Extracted data:

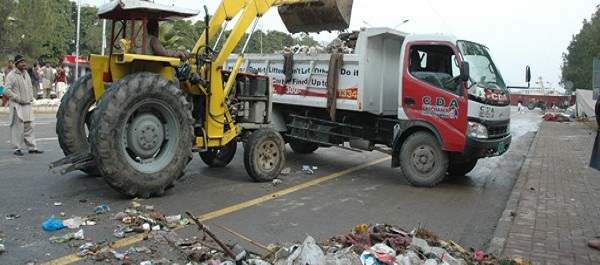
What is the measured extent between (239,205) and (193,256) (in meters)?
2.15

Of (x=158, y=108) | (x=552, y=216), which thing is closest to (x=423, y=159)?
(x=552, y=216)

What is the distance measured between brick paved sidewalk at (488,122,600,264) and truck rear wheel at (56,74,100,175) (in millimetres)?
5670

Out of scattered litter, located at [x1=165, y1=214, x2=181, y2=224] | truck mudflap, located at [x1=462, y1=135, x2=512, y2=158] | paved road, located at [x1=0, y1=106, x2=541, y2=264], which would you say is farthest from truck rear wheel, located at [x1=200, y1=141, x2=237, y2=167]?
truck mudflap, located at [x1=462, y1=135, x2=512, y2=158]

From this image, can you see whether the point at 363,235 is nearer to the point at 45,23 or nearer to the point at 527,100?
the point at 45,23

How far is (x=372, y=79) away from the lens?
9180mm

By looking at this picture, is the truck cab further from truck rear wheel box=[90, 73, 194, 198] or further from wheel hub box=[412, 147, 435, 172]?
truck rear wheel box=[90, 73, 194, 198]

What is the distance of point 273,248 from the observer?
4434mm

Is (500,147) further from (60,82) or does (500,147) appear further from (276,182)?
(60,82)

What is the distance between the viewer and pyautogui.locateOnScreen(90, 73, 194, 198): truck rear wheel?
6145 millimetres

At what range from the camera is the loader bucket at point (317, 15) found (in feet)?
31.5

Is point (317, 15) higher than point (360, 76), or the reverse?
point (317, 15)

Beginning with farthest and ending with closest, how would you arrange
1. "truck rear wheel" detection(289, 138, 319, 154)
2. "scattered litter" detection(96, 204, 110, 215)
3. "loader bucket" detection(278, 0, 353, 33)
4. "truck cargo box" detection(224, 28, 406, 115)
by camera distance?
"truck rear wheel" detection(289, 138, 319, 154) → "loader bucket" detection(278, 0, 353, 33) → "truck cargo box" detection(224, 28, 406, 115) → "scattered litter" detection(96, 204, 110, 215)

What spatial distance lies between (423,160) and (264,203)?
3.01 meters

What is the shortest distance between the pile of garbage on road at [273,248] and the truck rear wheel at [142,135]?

Exercise:
Can you give the stretch of the listing from the line containing "Is (500,147) further" through the line containing "6145 millimetres" again, with "viewer" switched to "observer" and everything else left the same?

Answer to the problem:
Is (500,147) further from (60,82) or does (500,147) appear further from (276,182)?
(60,82)

What is the distance between the observer and pyautogui.locateOnScreen(90, 73, 194, 198): truck rear wheel?
6145 millimetres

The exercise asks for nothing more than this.